* **Assignment**
Repeat, exactly as written, all of the entries, but not their pictures.

-- Opening Marker --

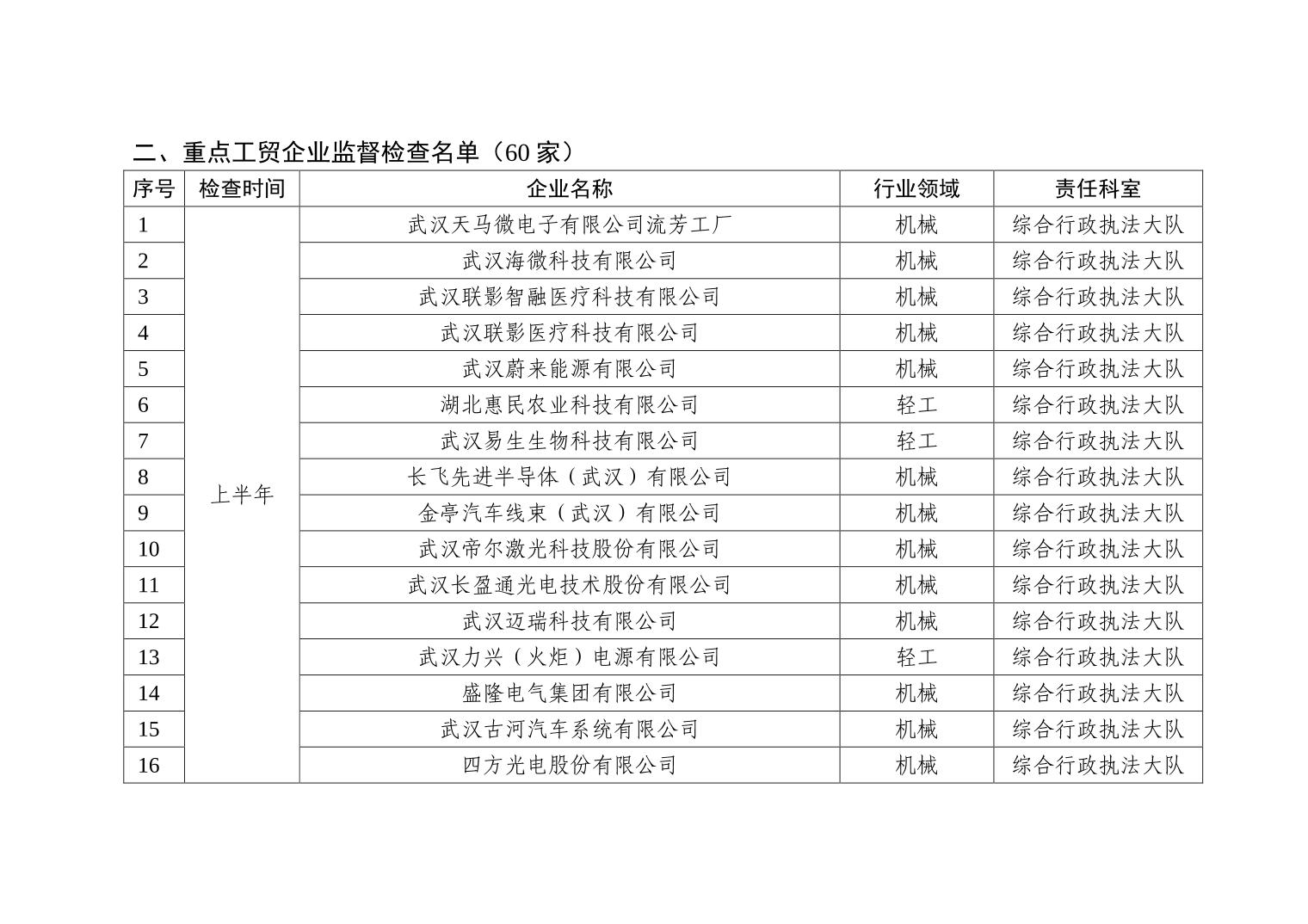 二、重点工贸企业监督检查名单（60 家）

| 序号 | 检查时间 | 企业名称 | 行业领域 | 责任科室 |
|---|---|---|---|---|
| 1 | 上半年 | 武汉天马微电子有限公司流芳工厂 | 机械 | 综合行政执法大队 |
| 2 | | 武汉海微科技有限公司 | 机械 | 综合行政执法大队 |
| 3 | | 武汉联影智融医疗科技有限公司 | 机械 | 综合行政执法大队 |
| 4 | | 武汉联影医疗科技有限公司 | 机械 | 综合行政执法大队 |
| 5 | | 武汉蔚来能源有限公司 | 机械 | 综合行政执法大队 |
| 6 | | 湖北惠民农业科技有限公司 | 轻工 | 综合行政执法大队 |
| 7 | | 武汉易生生物科技有限公司 | 轻工 | 综合行政执法大队 |
| 8 | | 长飞先进半导体（武汉）有限公司 | 机械 | 综合行政执法大队 |
| 9 | | 金亭汽车线束（武汉）有限公司 | 机械 | 综合行政执法大队 |
| 10 | | 武汉帝尔激光科技股份有限公司 | 机械 | 综合行政执法大队 |
| 11 | | 武汉长盈通光电技术股份有限公司 | 机械 | 综合行政执法大队 |
| 12 | | 武汉迈瑞科技有限公司 | 机械 | 综合行政执法大队 |
| 13 | | 武汉力兴（火炬）电源有限公司 | 轻工 | 综合行政执法大队 |
| 14 | | 盛隆电气集团有限公司 | 机械 | 综合行政执法大队 |
| 15 | | 武汉古河汽车系统有限公司 | 机械 | 综合行政执法大队 |
| 16 | | 四方光电股份有限公司 | 机械 | 综合行政执法大队 |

-- Closing Marker --

* **Exercise solution**
 二、重点工贸企业监督检查名单（60 家）

| 序号 | 检查时间 | 企业名称 | 行业领域 | 责任科室 |
|---|---|---|---|---|
| 1 | 上半年 | 武汉天马微电子有限公司流芳工厂 | 机械 | 综合行政执法大队 |
| 2 | | 武汉海微科技有限公司 | 机械 | 综合行政执法大队 |
| 3 | | 武汉联影智融医疗科技有限公司 | 机械 | 综合行政执法大队 |
| 4 | | 武汉联影医疗科技有限公司 | 机械 | 综合行政执法大队 |
| 5 | | 武汉蔚来能源有限公司 | 机械 | 综合行政执法大队 |
| 6 | | 湖北惠民农业科技有限公司 | 轻工 | 综合行政执法大队 |
| 7 | | 武汉易生生物科技有限公司 | 轻工 | 综合行政执法大队 |
| 8 | | 长飞先进半导体（武汉）有限公司 | 机械 | 综合行政执法大队 |
| 9 | | 金亭汽车线束（武汉）有限公司 | 机械 | 综合行政执法大队 |
| 10 | | 武汉帝尔激光科技股份有限公司 | 机械 | 综合行政执法大队 |
| 11 | | 武汉长盈通光电技术股份有限公司 | 机械 | 综合行政执法大队 |
| 12 | | 武汉迈瑞科技有限公司 | 机械 | 综合行政执法大队 |
| 13 | | 武汉力兴（火炬）电源有限公司 | 轻工 | 综合行政执法大队 |
| 14 | | 盛隆电气集团有限公司 | 机械 | 综合行政执法大队 |
| 15 | | 武汉古河汽车系统有限公司 | 机械 | 综合行政执法大队 |
| 16 | | 四方光电股份有限公司 | 机械 | 综合行政执法大队 |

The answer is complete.